On this break before our next tour, I was enticed to relocate to Austin mainly because of the marvels I had heard about the music scene, and I was ecstatic to discover music really is everywhere! Blues melodies trickle out of bars on downtown Sixth Street. The homeless vamp on harmonicas, trash cans, and their own bodies along the sidewalks of Red River and Congress. The radio actually makes me feel things, which a typical top 40 radio based out of any other city struggles to do presently. My new roommate made a clarifying statement yesterday. He said, "Austin is a city of retired 20-somethings. Nobody really does anything." But we are doing things! We are living. We are breathing in humanity. We are feeling alive and doing it just the way we like.

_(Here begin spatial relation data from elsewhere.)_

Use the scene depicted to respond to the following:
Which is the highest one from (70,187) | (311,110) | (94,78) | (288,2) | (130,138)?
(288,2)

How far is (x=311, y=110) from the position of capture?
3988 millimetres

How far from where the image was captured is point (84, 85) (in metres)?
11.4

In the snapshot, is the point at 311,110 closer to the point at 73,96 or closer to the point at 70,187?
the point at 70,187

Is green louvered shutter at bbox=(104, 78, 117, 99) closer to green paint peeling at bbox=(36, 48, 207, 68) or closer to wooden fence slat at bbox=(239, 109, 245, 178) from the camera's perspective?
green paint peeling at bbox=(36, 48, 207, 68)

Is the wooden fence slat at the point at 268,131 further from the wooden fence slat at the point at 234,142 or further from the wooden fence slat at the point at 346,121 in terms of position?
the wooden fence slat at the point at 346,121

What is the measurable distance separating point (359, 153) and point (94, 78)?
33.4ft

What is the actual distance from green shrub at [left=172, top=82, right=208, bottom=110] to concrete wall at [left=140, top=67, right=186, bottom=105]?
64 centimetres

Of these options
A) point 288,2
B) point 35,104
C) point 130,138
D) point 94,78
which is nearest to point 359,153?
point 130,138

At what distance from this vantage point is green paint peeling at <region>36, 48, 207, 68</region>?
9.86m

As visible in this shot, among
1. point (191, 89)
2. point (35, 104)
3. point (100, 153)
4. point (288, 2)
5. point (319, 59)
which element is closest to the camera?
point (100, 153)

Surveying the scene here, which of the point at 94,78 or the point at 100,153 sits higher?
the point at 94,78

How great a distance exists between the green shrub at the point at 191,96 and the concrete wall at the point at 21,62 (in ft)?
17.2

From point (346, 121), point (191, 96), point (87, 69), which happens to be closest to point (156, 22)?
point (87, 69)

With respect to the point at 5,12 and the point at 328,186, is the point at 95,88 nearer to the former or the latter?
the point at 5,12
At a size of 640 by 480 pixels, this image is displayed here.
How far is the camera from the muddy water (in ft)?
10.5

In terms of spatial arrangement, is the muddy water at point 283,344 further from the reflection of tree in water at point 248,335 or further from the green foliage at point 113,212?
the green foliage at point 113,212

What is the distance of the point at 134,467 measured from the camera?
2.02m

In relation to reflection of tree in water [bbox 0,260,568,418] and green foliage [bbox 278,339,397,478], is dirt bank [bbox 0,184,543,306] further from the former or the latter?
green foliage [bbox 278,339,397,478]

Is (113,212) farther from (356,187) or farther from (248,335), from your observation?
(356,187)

Just yesterday I was invited to a local Tex-Mex joint for breakfast, followed by a dip in Barton Springs' pool. (By the way, this pool is topless. Yet another example of the "free-spirited" Austinites living life to the fullest!) Human beings of all shapes, sizes, and backgrounds gathered to take pleasure in the frigid waters of the natural and man-made spring. Some had tattoos, some tucked literature under their arm, and some proudly displayed their baby-on-the-way-bellies. Everyone came to commune with everybody else, to be surrounded by an inherent creative current. We haven't lost our passion yet. We still have managed to maintain a bit of integrity along with optimism as we all gain insight to an increasingly terrifying and depressing reality.
I am thinking constantly, organizing, analyzing, theorizing about the city and its oddness. At the end of each new day, after my thoughts have settled and just before I retire for the evening, I allow the contorted features of my face to relax after its physical display of the confusion and awe accumulated in my mind and simply allow myself to just be. After all, like the locals profess daily, we're just "keepin' Austin weird!"